EXTRACT PROVIDED =>
-----

June 14, 2016

Recent conversations across the counter

These posts are all conversations that happen across my sales counter.  I hope you are finding them interesting.

Here is one that is happening about 2 times a day now for the past two weeks.  I am seeing a lot of electrical problems, and some mechanical issues that were engineered wrong, to start-off-with, at the factory.

Repairing used vehicles is quite different than it was 20 years ago.  The sophistication of integrated electronics and computer systems has caught up to us in a rude way.  The extra complications that come with a "digital" vehicle, add to the cost of repairs, and to the cost a shop spends on labor to find, locate, and repair spurious electrical problems that arise because of the complex nature of the vehicle.

The next five years is going to be interesting as shops learn to adjust their labor rates and charges, in response to electrical/mechanical sophistication that was only meant to last 10 years on the obsolescence time table.

Already we are starting to see commissions of diagnostics techs drop, because an electronic trouble just will not reveal itself.  And the amount of interment electronic/electrical troubles are increasing rapidly.

Here is a good story to illustrate the point.

When the steam engine had reached it's peak mechanical efficiency in the 1920's, the engineers pushed past the envelope and developed a steam-electric locomotive.  It no longer had huge cranks on the sides turning the drive wheels, but instead a steam turbine generated electricity for electric motors that turned the drive wheels.  This was much like the diesel-electric locomotives we have today.

With the old locomotives, it usually took 3 minutes to find a problem and 3 days to repair it; making new casting, machining them, and fitting them to the engine.  With the steam-electric, it took 3 days to find the problem, and 3 minutes to repair it; usually an electrical connection that corroded, or burnt, but had to be hunted down.

So it goes with advancement.  One thinks it is not advancement.

-----

REQUIRED ACTION 1 =>
From the post on sales-counter conversations, write out the stretch from "The next five" through "obsolescence time table." again, swapping "five years" for "ten years".
REQUIRED ACTION 2 =>
Condense the paragraph of the sales-counter post that begins "With the old locomotives" into two short sentences that keep its main facts.
REQUIRED ACTION 3 =>
According to the sales-counter post, how often has the conversation it describes been happening?

INFORMATION =>
-----

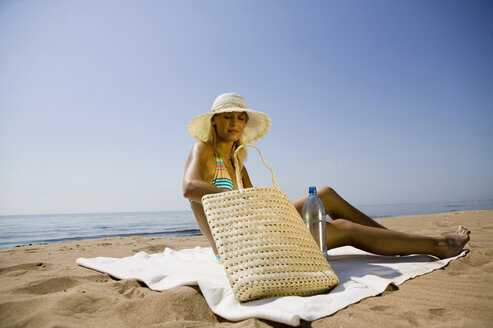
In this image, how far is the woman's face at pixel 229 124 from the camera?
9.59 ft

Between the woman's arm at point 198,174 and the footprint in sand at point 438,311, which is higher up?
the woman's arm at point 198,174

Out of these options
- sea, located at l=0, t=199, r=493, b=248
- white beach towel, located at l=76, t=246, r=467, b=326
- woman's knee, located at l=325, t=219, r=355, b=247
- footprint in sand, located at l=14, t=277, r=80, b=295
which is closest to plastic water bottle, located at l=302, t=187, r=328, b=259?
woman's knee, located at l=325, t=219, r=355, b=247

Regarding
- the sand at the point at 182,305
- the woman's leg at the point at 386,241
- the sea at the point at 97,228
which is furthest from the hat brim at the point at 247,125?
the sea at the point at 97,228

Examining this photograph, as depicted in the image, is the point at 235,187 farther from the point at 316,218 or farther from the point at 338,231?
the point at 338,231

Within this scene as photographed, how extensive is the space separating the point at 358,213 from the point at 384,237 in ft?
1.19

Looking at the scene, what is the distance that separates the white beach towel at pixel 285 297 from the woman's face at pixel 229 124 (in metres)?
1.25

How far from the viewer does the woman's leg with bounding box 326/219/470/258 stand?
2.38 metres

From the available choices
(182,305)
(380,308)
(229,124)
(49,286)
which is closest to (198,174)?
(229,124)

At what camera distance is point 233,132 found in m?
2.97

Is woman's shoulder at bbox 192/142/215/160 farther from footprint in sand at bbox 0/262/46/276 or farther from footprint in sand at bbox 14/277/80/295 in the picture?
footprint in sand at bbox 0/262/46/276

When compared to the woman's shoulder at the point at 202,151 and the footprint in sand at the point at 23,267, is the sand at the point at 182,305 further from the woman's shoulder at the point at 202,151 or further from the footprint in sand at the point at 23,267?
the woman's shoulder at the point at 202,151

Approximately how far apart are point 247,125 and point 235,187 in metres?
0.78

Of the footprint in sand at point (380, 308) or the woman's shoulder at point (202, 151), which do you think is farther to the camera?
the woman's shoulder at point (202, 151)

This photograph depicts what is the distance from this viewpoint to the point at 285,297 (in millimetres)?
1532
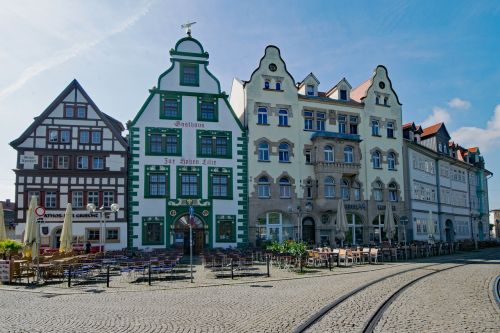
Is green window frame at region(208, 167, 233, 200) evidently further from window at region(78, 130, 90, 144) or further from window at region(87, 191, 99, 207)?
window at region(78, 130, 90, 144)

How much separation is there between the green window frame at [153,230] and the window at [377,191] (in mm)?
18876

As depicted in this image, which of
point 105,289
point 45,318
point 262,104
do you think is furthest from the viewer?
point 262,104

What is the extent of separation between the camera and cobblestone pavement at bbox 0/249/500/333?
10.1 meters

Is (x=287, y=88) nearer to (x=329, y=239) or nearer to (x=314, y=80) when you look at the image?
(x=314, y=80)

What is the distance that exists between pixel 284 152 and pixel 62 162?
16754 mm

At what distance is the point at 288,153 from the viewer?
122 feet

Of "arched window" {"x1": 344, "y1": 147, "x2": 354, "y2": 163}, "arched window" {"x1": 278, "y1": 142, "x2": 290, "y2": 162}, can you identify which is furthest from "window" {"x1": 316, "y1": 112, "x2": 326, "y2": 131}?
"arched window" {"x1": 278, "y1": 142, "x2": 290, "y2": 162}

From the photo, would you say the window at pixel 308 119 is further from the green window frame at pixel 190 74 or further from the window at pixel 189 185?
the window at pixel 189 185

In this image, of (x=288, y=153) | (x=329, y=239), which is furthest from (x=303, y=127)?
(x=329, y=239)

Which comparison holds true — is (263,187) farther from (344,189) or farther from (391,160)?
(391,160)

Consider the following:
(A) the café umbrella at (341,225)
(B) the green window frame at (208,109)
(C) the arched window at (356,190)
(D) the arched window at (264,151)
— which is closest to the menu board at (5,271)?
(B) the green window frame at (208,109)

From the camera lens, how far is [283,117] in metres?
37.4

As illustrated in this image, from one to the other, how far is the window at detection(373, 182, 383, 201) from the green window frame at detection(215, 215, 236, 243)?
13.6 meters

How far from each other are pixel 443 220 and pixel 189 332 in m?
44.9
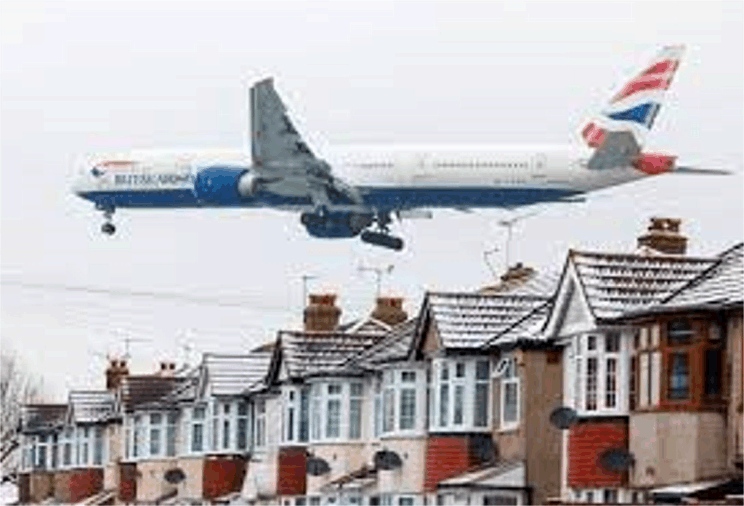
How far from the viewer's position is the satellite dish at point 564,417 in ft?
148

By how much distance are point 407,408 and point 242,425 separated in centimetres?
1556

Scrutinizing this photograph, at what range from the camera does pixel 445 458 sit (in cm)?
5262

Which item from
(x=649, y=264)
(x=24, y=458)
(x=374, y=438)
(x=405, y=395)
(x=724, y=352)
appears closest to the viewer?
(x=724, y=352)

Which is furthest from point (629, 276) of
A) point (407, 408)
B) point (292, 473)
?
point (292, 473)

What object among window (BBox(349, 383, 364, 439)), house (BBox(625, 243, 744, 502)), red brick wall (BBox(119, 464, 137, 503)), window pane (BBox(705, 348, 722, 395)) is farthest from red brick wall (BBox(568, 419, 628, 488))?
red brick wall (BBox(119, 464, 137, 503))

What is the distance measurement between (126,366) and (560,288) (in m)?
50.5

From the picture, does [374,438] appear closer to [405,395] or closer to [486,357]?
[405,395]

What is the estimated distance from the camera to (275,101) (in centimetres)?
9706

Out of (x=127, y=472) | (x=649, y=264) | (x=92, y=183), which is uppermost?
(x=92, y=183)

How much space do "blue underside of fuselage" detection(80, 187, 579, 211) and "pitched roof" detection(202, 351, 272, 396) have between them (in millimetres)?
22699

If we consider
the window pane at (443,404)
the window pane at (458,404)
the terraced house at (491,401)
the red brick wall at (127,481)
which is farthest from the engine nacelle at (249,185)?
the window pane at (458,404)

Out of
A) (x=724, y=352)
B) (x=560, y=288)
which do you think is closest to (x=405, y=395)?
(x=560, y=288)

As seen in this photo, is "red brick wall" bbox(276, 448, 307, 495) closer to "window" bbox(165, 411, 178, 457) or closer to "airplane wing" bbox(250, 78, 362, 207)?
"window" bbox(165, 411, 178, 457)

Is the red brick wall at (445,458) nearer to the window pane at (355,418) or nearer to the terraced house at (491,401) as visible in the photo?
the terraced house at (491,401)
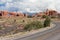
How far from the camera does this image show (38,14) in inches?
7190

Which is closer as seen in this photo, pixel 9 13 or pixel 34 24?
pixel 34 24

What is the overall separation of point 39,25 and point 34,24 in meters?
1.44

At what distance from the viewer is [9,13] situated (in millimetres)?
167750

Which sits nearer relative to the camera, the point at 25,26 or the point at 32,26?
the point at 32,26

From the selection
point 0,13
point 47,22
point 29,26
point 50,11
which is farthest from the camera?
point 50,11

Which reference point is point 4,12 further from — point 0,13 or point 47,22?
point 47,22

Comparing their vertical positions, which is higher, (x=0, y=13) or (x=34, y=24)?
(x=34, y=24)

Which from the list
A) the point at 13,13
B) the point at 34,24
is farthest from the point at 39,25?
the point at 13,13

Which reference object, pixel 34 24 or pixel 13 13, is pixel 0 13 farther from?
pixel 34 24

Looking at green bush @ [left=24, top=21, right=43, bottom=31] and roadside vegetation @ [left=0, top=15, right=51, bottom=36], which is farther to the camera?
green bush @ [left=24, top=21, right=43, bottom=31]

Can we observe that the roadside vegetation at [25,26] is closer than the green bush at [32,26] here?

-----

WRITTEN REPLY 1 =>
The next ten years is going to be interesting as shops learn to adjust their labor rates and charges, in response to electrical/mechanical sophistication that was only meant to last 10 years on the obsolescence time table.

WRITTEN REPLY 2 =>
Old locomotives took about 3 minutes to diagnose and 3 days to repair, since new castings had to be made, machined, and fitted. Steam-electric locomotives took 3 days to diagnose and 3 minutes to repair, usually a corroded or burnt electrical connection that had to be hunted down.

WRITTEN REPLY 3 =>
About 2 times a day for the past two weeks.